FIG. 4(a) presents a section view of a hydraulic lock 40 in accordance with a first embodiment of the present invention. In the presently described embodiment, the hydraulic lock 40 comprises first 20 a and second locks 20 b connected in parallel between the hydraulic chambers 5 a and 5 b. As can be seen from FIG. 4(a) in this embodiment the arrangement of hydraulic lines 6 and control system 8 is effectively duplicated. There are two solenoid valves 7 a and 7 b and two control systems 8 a and 8 b. Solenoid valve 7 a is connected to the hydraulic chambers 5 a and 5 b by hydraulic lines 6 a and 6 b. Solenoid valve 7 b is connected to the hydraulic chambers 5 a and 5 b by hydraulic lines 6 c and 6 d.
Each control system 8 a and 8 b comprises a control system module 42 as presented in FIG. 4(b). The control system module 42 can be seen to comprise a first pressure transducer 44 a arranged to communicate with pressure in the bore 16 and a second pressure transducer 44 b arranged to communicate with pressure in the annulus. The control system module 42 further comprises a transducer logic module 45 that communicates with the first and second pressure transducers 44 a and 44 b and a solenoid valve controller 47. The solenoid valve controller 47 controls the respective valve 7 a or 7 b. A battery pack 49 is also provided to supply power to the transducer logic module 45 and the solenoid valve controller 47.
The control system module 42 may be configured to receive the activation event. The control system module 42 may additionally be configured to transmit information to and or receive information the surface.

DATASET>
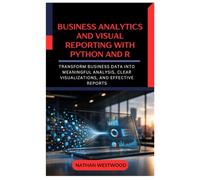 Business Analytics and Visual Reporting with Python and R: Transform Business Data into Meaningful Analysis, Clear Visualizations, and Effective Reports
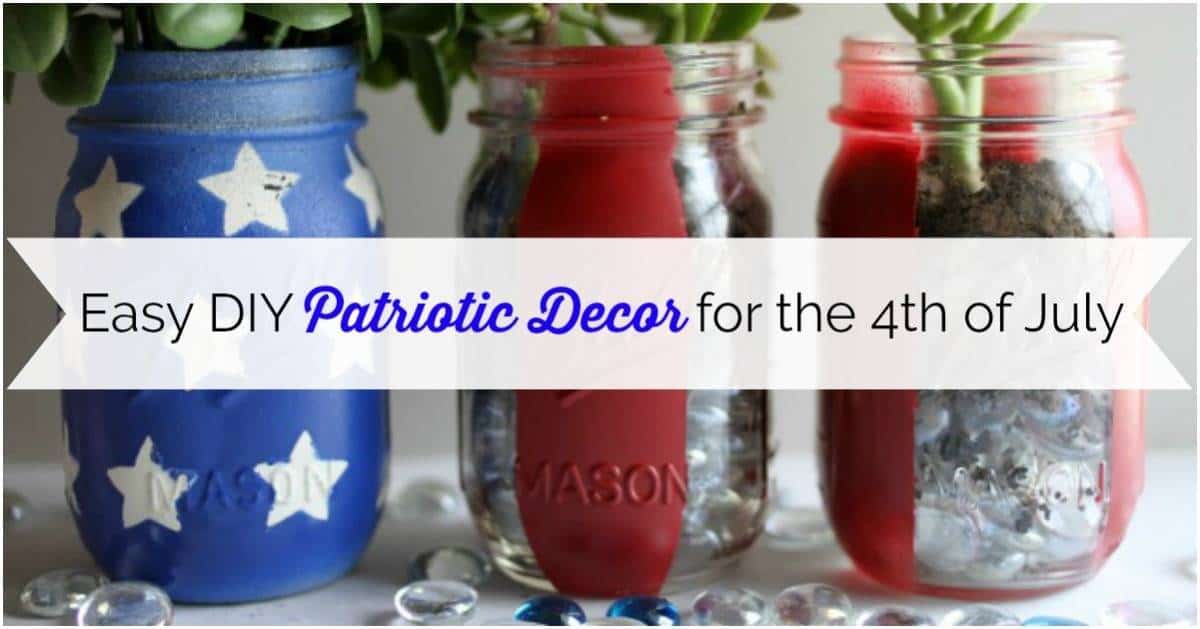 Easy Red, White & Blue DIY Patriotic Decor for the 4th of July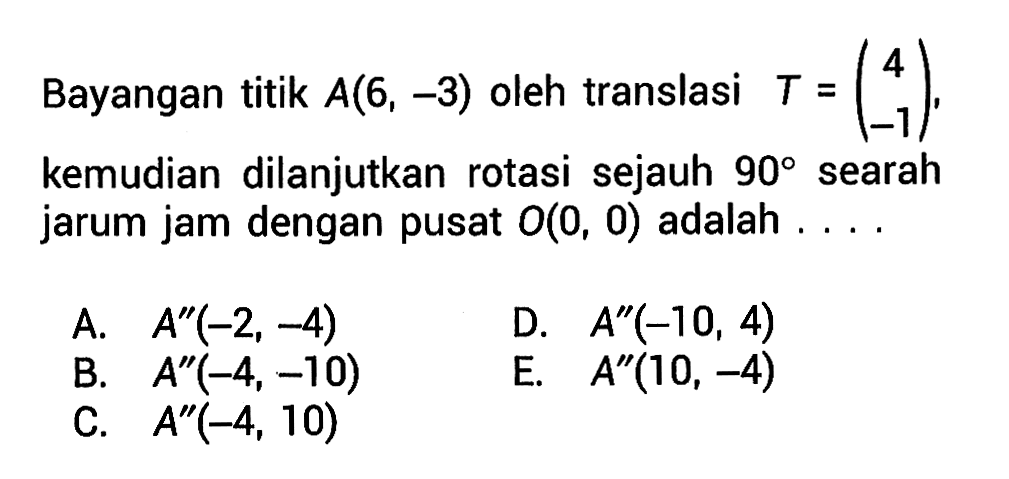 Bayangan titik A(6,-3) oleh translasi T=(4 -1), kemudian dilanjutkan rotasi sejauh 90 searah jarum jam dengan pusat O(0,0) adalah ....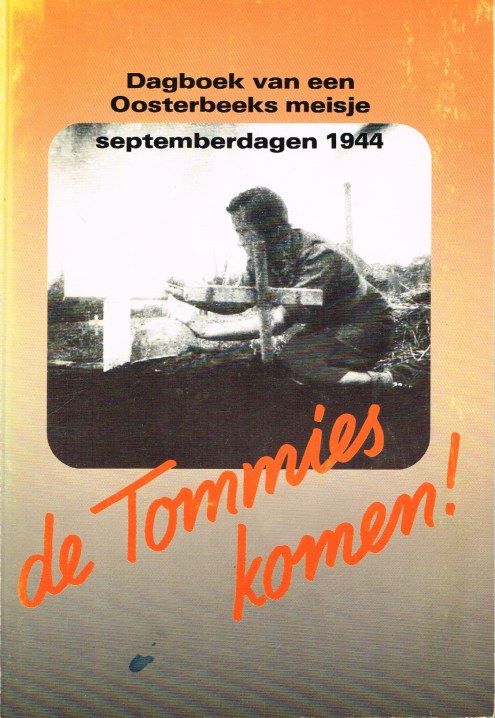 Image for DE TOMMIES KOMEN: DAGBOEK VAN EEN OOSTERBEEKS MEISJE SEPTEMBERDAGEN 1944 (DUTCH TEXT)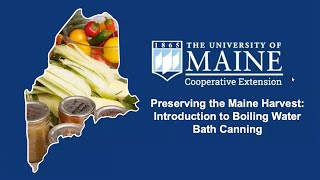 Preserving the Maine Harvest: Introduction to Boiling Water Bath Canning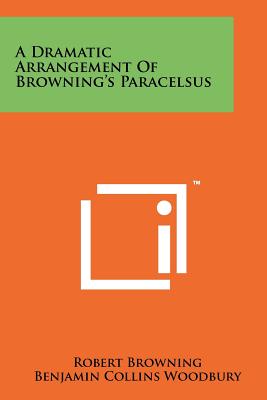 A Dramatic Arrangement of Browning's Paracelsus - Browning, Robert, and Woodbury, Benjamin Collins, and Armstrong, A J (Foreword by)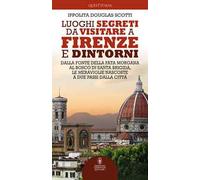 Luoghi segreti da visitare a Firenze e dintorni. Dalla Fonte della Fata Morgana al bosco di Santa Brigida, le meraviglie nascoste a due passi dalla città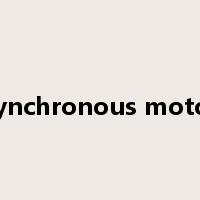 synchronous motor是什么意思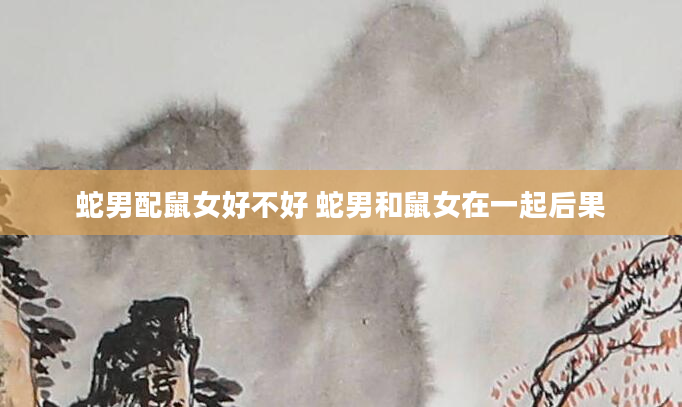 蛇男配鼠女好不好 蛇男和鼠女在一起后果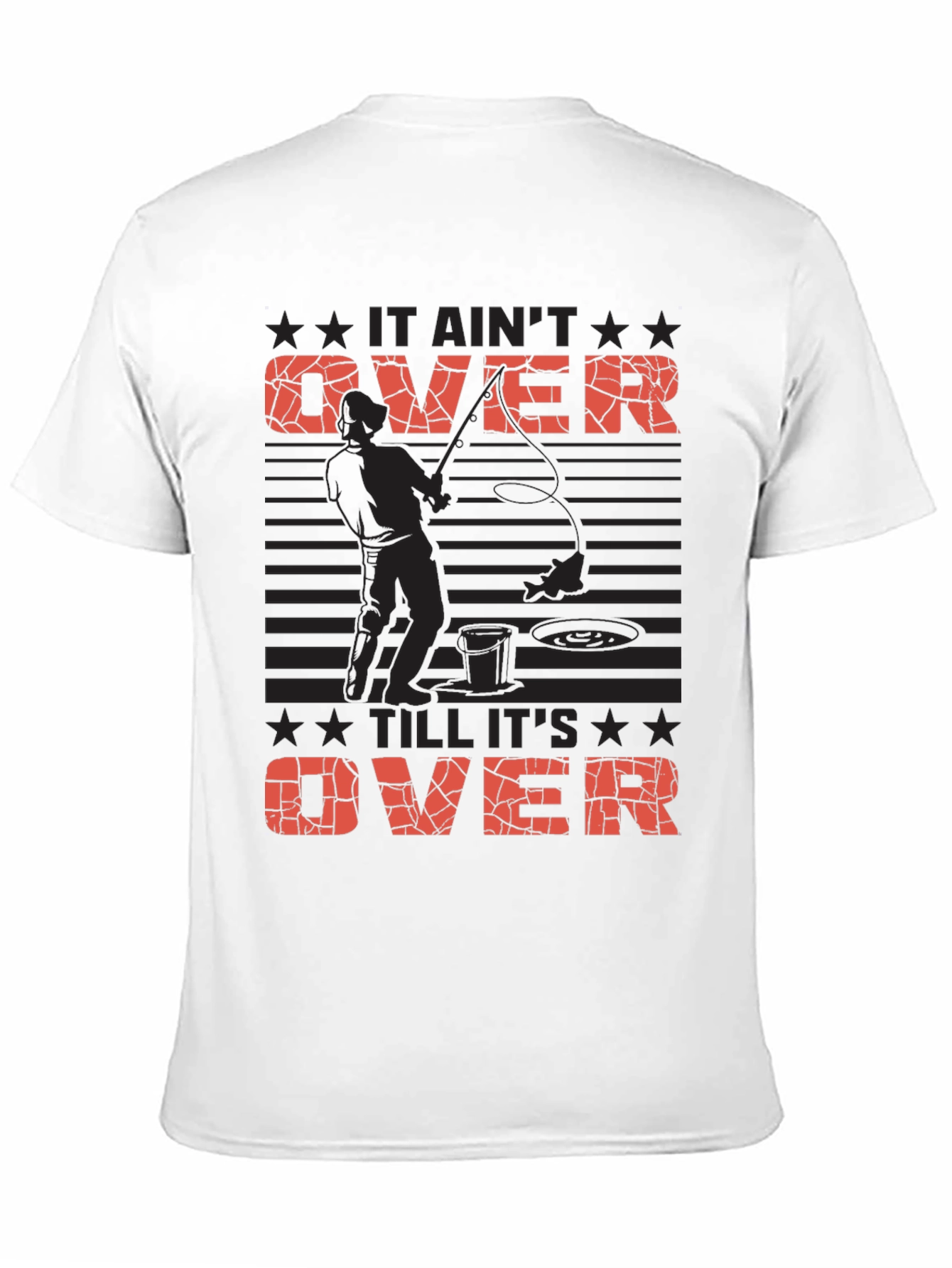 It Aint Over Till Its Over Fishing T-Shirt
--
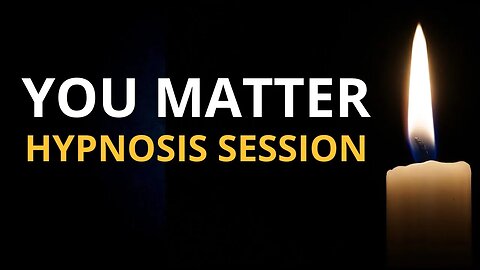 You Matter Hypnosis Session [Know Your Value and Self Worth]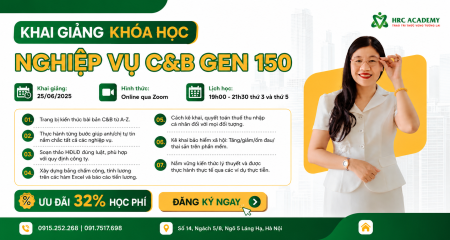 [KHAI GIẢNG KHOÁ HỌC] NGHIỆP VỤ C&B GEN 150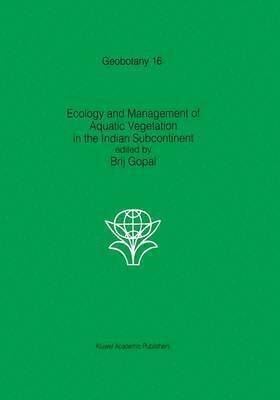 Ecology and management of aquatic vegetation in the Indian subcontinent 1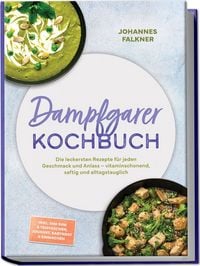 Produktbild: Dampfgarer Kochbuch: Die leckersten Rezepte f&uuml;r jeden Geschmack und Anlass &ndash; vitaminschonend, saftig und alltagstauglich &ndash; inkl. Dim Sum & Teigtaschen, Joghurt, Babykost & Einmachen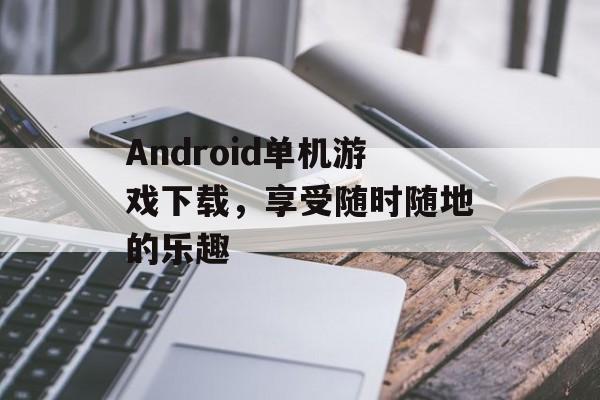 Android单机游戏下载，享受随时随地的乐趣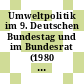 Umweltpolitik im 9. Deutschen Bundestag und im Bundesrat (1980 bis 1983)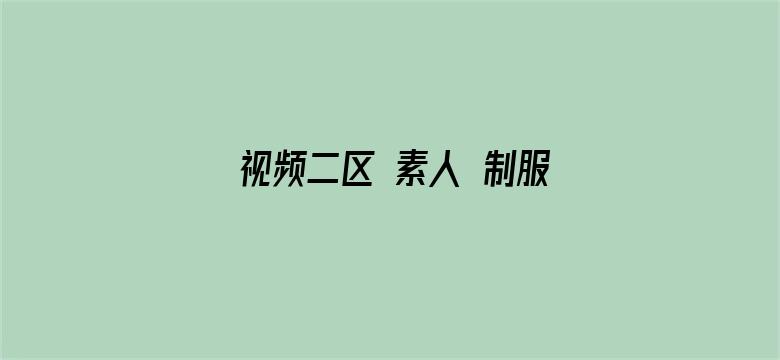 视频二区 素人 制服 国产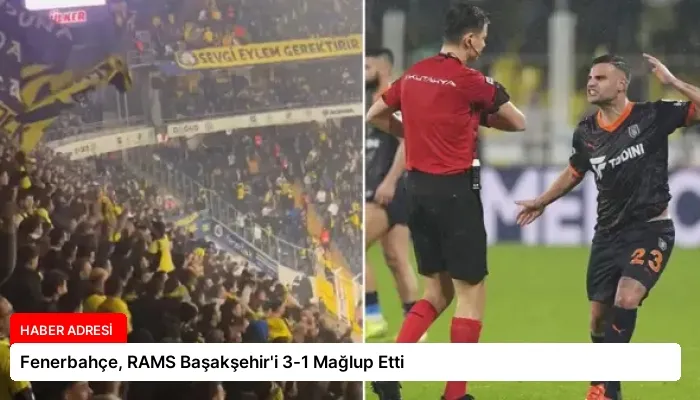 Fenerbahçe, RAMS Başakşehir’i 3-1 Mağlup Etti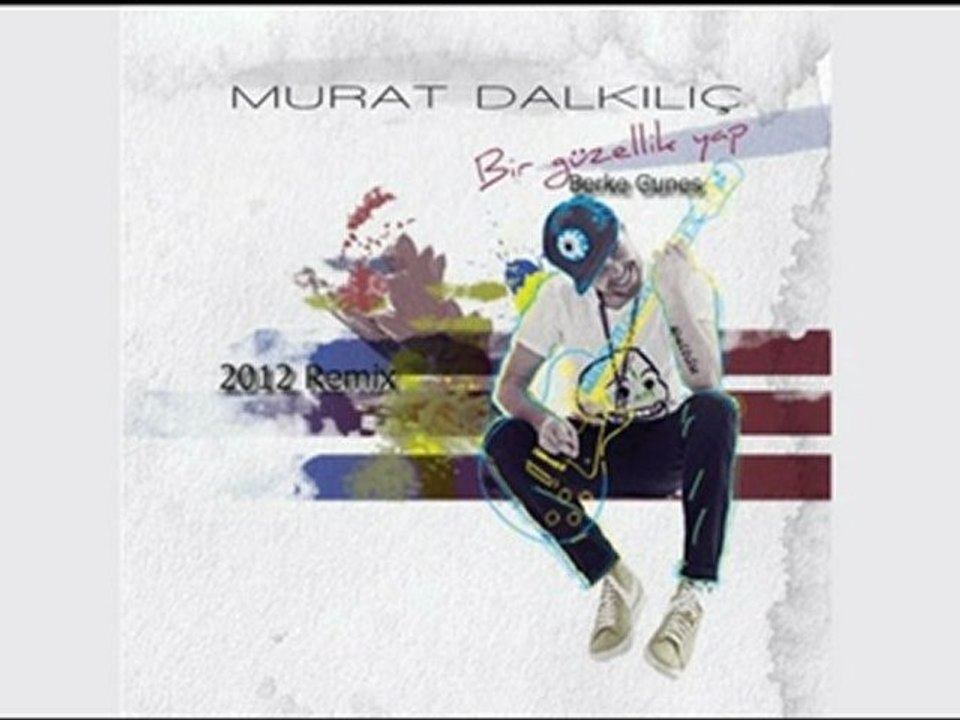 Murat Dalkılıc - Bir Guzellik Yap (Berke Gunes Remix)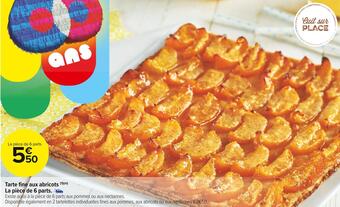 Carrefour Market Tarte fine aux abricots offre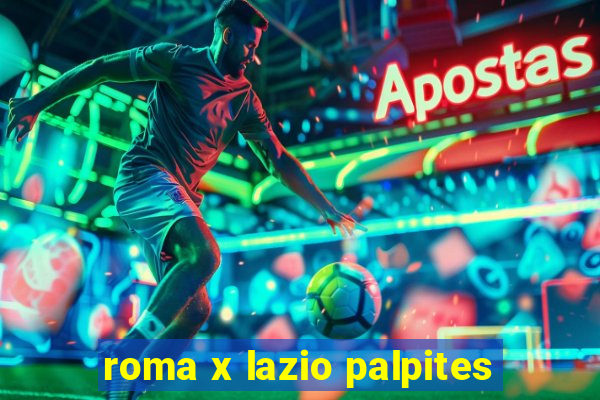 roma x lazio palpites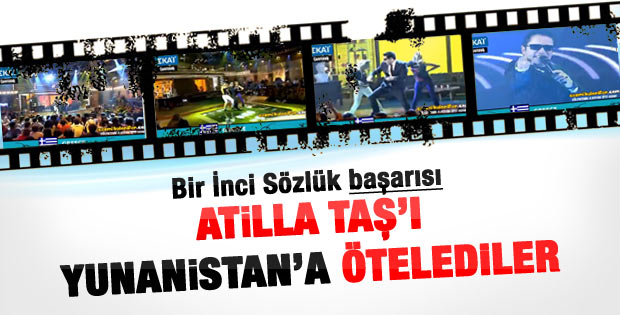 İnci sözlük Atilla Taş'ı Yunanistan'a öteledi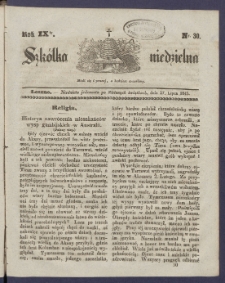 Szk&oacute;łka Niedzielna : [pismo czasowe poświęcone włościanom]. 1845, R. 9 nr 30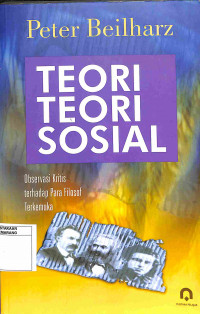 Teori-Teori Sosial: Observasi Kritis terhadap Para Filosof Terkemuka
...
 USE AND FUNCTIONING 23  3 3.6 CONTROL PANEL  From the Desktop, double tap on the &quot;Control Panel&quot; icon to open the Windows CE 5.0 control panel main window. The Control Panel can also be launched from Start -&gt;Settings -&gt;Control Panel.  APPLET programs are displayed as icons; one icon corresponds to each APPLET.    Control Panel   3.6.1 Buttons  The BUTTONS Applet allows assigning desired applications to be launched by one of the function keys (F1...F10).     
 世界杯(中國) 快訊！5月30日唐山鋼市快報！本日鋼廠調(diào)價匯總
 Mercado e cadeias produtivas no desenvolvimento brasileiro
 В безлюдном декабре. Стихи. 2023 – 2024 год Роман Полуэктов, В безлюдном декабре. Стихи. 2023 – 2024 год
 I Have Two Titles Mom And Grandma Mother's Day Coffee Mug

QUESTIONS TO ANSWER>
(1) Answer these from the hydraulic lock excerpt:
(a) Which hydraulic lines connect solenoid valve 7 b to the hydraulic chambers?
(b) How many control systems does this embodiment have?
(c) What does battery pack 49 supply power to?
(2) Resume the hydraulic lock excerpt after its last sentence, keeping its style.
The data has no connection to the hydraulic lock excerpt.

OUTPUTS IN ORDER>
(1)
(a) Hydraulic lines 6 c and 6 d.
(b) Two, control systems 8 a and 8 b.
(c) The transducer logic module 45 and the solenoid valve controller 47.

(2)
In this embodiment the hydraulic lock 40 unlocks if either control system 8 a or 8 b operates its respective solenoid valve 7 a or 7 b. The primary control system 8 a and secondary control system 8 b may be identical as described above. It may be preferable for the secondary control system 8 b to comprise different types of sensors to that of the primary control system 8 a. For instance, if the primary control system 8 a comprises pressure transducers 44 a and 44 b, the secondary control system 8 b may comprise accelerometers.
It is of course a simple matter to contemplate adding a tertiary control system, which would provide even greater reliability. In a further alternative embodiment the hydraulic lock 40 may comprise more than two hydraulic locks connected in parallel between the hydraulic chambers 5 a and 5 b.
The second hydraulic lock 20 b of the above described hydraulic lock 40 provides a secondary control mechanism that acts as backup arrangement partially or completely independent of the primary lock 20 a. The primary control system 8 a may comprise pressure transducers programmed to look for a pre-determined sequence of pressure signals. Should this system fail, say through malfunction of the control system 8 a electronics, there is provided a backup system, a secondary lock 20 b, with an independent power supply, the control system 8 b of which may for instance comprise accelerometers programmed to look for a pre-determined sequence of rotational operations, say 100 rotations of the drill string followed by one minute with no rotations followed by a further 100 rotations. The advantage of hydraulic lock 40 is that it extends the mean time to failure of the actuator member 1 and thereby improves its reliability.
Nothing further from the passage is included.